### Text segment
====

What you can learn from Maine’s college art museums this fall


Emily Hass, drawing from “Water Shapes” series. In “The Numbers Game” at University of New England campus in Portland. Image courtesy of the artist

You may have graduated years ago, but learning is never complete. This fall, the state’s colleges and universities are offering a bevy of shows that allow you to play art student again, albeit without a focus on a degree. All the exhibitions here take us “back to school,” teaching us something new, interesting or surprising about a particular artist, aesthetic movement or form of painting, sculpture, printmaking or other media.

Bates College Museum of Art

75 Russell St., Lewiston, 207-786-6158, bates.edu/museum

“Neue Slowenische Kunst | Monumental Spectacular” (or NSK, through Oct. 5) is an intriguing show that looks at the work of an organization of creatives that came together in 1984, a conflictual time when Slovenia was caught in a collective post-Tito vise grip of competing nationalist, capitalist and communist ideologies. It is a sleeper, and worth seeing before the Bates fall shows open Oct. 24.

NSK, says exhibition curator Samantha Sigmon, “used conceptual, experimental and collaborative art to question all power regimes – be they communist, capitalist, etc., and obscured any strong endorsement or disavowal of any one thing or another. They didn’t do this through fear, but just as artists working on a project adjacent to, but not about, politics.”

Laibach Kunst, “La Liberté Guidant le Peuple (Liberty Leading the People),” 1985, lithograph on paper 32 3/4 x 22 3/4 inches, Bates College Museum of Art purchase with Elizabeth Gregory MD ’38 Fund, Dorothy Stiles Blankfort Fund, and Dr. Robert A. and Minna F. Johnson ’36 Art Acquisition Fund, 2015.20.4. In “Neue Slowenische Kunst | Monumental Spectacular” at Bates. Courtesy of Bates College Museum of Art

Audiences, she feels, “can learn a different mode of making collectively, but also of addressing political issues through a melded artistic, historical and conceptual lens. And guests also learn a bit about the history of European and Eastern European avant-garde and of communist regimes in central and eastern Europe.”

====

### Source data
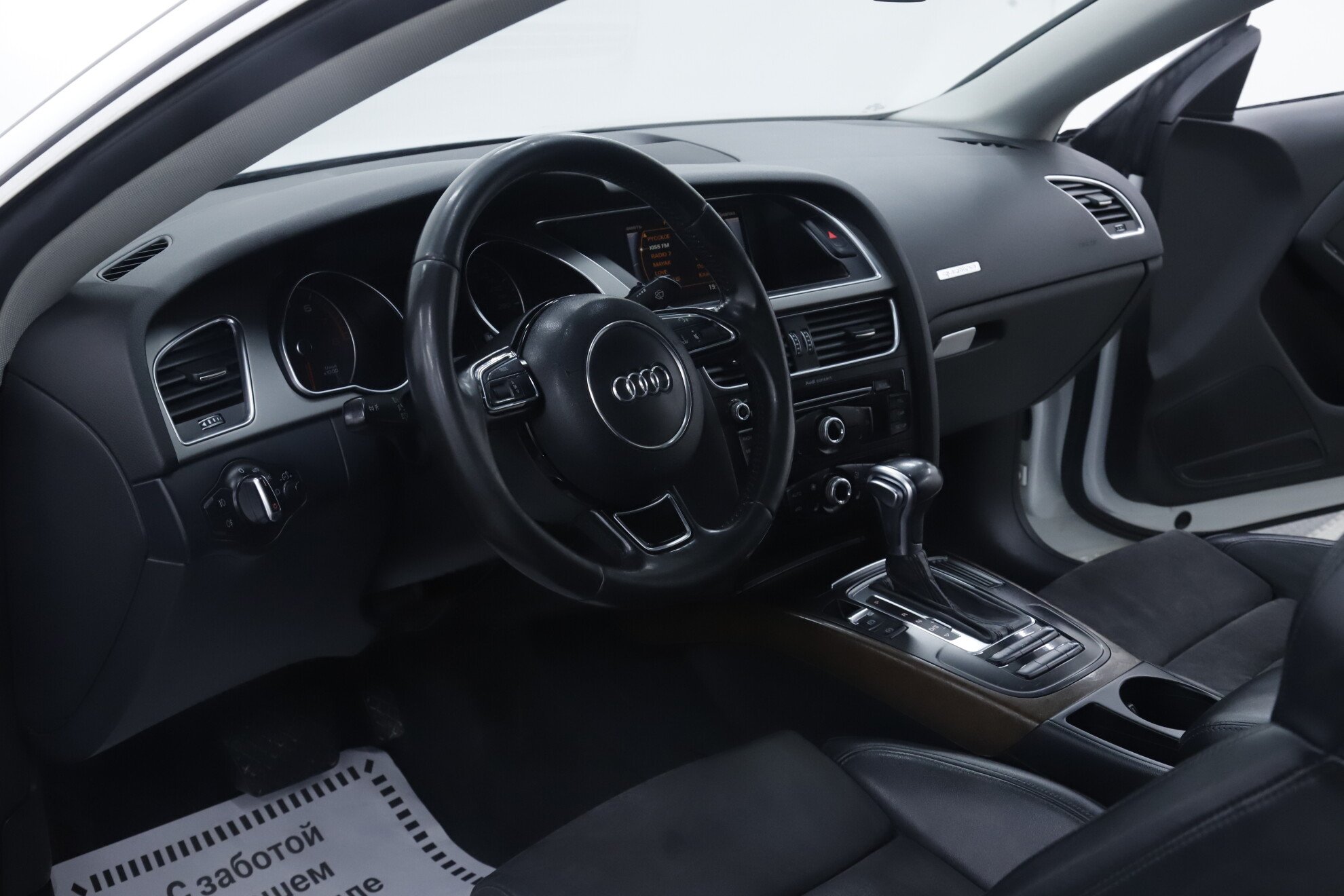 Audi A5, I (8T) Рестайлинг, 2015 фото 10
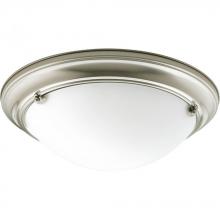  P3561-09 - P3561-09 2-60W-MED FLUSH MOUNT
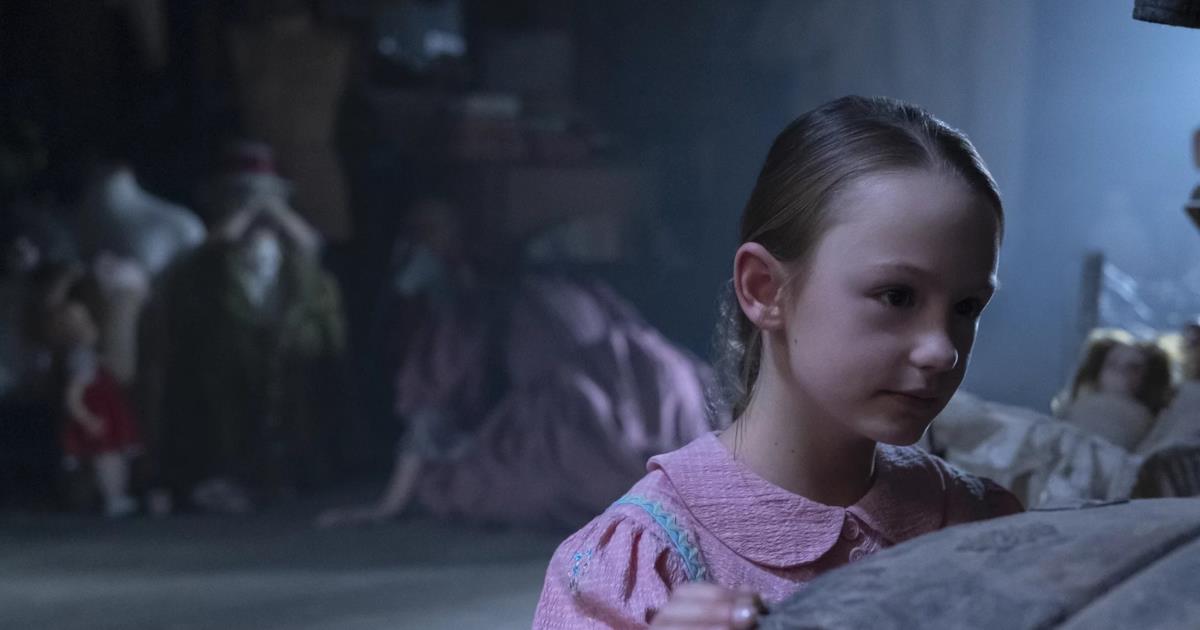 Serie Tv Ragazza Che Vede I Fantasmi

====

### Tasks to complete
1) Answer these from the article on Maine's college art museums:
(a) In what year did the NSK organization come together?
(b) On what date do the Bates fall shows open?
(c) What is the name of the series that the Emily Hass drawing comes from?
2) Transcribe the stretch of the article on Maine's college art museums from "What you can" through "or other media.".

### Answers
1)
(a) 1984
(b) Oct. 24
(c) "Water Shapes"

2)
What you can learn from Maine’s college art museums this fall


Emily Hass, drawing from “Water Shapes” series. In “The Numbers Game” at University of New England campus in Portland. Image courtesy of the artist

You may have graduated years ago, but learning is never complete. This fall, the state’s colleges and universities are offering a bevy of shows that allow you to play art student again, albeit without a focus on a degree. All the exhibitions here take us “back to school,” teaching us something new, interesting or surprising about a particular artist, aesthetic movement or form of painting, sculpture, printmaking or other media.